9.03.26

Click-Fix Cyber-attacks Explained

Social engineering has long been a tactic employed in different cyber-attacks against businesses, often relying on deceptive communications and programming to trick targets into divulging sensitive data, sharing corporate funds or downloading harmful software. Over the years, some social engineering methods have become increasingly sophisticated, making them more difficult to detect and spawning large-scale losses. One of the most prevalent of these methods is ClickFix cyber-attacks.

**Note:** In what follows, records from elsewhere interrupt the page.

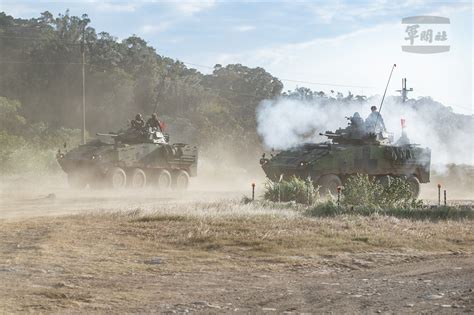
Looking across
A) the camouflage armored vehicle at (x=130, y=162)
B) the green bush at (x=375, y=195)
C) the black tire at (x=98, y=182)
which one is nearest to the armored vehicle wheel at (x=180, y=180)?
the camouflage armored vehicle at (x=130, y=162)

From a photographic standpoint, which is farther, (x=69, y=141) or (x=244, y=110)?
(x=244, y=110)

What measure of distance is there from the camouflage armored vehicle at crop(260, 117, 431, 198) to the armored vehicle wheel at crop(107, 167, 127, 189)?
591 cm

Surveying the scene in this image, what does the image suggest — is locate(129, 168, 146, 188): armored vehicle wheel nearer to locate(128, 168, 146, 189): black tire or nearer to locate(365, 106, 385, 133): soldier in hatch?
locate(128, 168, 146, 189): black tire

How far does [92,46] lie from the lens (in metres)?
66.8

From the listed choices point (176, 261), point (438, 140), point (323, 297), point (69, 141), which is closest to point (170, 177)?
point (438, 140)

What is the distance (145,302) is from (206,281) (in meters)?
1.55

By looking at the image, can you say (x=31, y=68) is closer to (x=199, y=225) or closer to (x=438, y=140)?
(x=438, y=140)

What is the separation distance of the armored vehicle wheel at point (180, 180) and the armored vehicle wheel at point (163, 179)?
565mm

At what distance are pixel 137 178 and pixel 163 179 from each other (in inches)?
73.5

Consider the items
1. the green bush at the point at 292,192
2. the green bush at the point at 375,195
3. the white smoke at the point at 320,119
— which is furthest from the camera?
the white smoke at the point at 320,119

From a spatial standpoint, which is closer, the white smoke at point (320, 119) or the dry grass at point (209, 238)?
the dry grass at point (209, 238)

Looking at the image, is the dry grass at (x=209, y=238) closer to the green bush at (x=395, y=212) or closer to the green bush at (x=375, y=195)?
the green bush at (x=395, y=212)

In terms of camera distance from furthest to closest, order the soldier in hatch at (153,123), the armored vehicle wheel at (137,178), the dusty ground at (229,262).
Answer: the soldier in hatch at (153,123)
the armored vehicle wheel at (137,178)
the dusty ground at (229,262)

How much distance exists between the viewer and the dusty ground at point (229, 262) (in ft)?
28.0
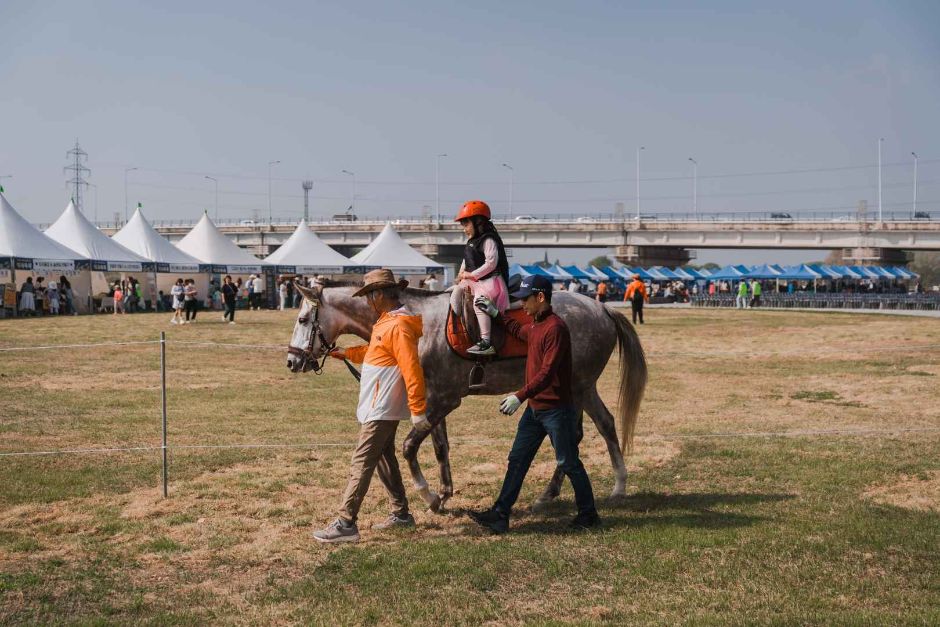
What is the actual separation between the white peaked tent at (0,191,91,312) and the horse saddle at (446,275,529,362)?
31.7 m

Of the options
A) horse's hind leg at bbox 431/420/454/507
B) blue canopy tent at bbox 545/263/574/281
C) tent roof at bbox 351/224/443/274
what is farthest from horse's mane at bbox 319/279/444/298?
blue canopy tent at bbox 545/263/574/281

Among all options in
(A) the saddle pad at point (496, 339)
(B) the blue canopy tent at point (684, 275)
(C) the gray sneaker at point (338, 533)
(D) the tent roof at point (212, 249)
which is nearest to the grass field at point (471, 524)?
(C) the gray sneaker at point (338, 533)

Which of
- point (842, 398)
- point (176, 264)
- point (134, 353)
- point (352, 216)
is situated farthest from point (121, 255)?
point (352, 216)

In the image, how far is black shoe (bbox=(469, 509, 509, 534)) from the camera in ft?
23.0

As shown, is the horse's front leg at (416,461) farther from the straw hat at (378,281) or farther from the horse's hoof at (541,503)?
the straw hat at (378,281)

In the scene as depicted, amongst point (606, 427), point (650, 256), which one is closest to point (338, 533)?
point (606, 427)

Also known as ClearFake attacks, these incidents involve cyber-criminals deploying fraudulent error messages or verification prompts through compromised browsers and phoney software updates, manipulating targets into executing malicious commands under the guise of resolving supposed device or system issues. From there, cyber-criminals can launch destructive malware, potentially stealing affected businesses’ private information and assets and causing significant financial, operational and reputational fallout. Recent years have seen ClickFix cyber-attacks continue to expand in scope and severity, infiltrating multiple popular platforms, evading traditional security mechanisms and gaining traction among advanced threat actors.

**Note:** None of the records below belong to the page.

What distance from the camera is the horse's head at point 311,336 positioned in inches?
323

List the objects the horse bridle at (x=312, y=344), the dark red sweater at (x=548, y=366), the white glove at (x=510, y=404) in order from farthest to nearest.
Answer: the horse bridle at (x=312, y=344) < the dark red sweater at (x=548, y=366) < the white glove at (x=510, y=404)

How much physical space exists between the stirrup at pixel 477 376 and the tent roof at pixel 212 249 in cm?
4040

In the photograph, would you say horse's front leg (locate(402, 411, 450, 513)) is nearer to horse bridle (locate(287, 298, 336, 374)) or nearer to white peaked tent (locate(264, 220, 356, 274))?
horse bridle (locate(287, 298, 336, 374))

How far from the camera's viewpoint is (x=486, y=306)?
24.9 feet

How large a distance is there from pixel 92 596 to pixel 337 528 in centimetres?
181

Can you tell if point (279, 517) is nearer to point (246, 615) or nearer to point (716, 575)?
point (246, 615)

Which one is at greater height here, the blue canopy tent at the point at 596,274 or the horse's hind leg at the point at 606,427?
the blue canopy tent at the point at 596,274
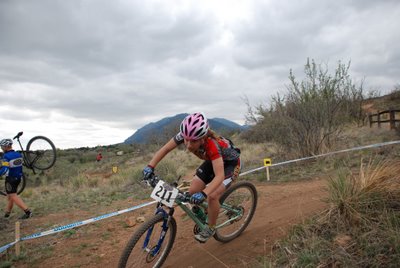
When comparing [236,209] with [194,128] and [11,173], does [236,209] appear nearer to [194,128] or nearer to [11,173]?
[194,128]

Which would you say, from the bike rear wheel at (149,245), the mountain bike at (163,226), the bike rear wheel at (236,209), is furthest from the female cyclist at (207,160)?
the bike rear wheel at (149,245)

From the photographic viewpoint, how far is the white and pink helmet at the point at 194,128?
12.4 feet

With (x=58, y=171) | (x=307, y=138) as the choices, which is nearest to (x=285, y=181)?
(x=307, y=138)

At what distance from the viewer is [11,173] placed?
812 centimetres

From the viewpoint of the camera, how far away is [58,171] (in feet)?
81.1

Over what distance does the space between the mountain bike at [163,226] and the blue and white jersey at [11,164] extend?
592 cm

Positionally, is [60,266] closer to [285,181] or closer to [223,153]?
[223,153]

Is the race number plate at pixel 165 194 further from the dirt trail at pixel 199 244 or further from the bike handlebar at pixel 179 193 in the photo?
the dirt trail at pixel 199 244

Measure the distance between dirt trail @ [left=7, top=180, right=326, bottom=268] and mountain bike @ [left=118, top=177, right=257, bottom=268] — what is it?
1.20ft

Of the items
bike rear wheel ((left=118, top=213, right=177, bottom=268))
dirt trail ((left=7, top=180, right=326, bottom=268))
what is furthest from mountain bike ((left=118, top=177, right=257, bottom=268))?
dirt trail ((left=7, top=180, right=326, bottom=268))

With this in mind, it’s critical for businesses to better understand this emerging attack method and effective defence strategies, thereby limiting potential losses. This article provides an overview of ClickFix cyber-attacks, outlines how they can impact businesses and highlights related mitigation tips.

Overview of ClickFix Attacks

ClickFix cyber-attacks begin with cyber-criminals leveraging stolen credentials to install fake plug-ins in compromised web platforms or other digital environments. Upon installation, these plug-ins inject deceptive programming language to create fraudulent variations of well-known browser and software notifications, using technology such as blockchain and smart contracts to acquire malicious payloads.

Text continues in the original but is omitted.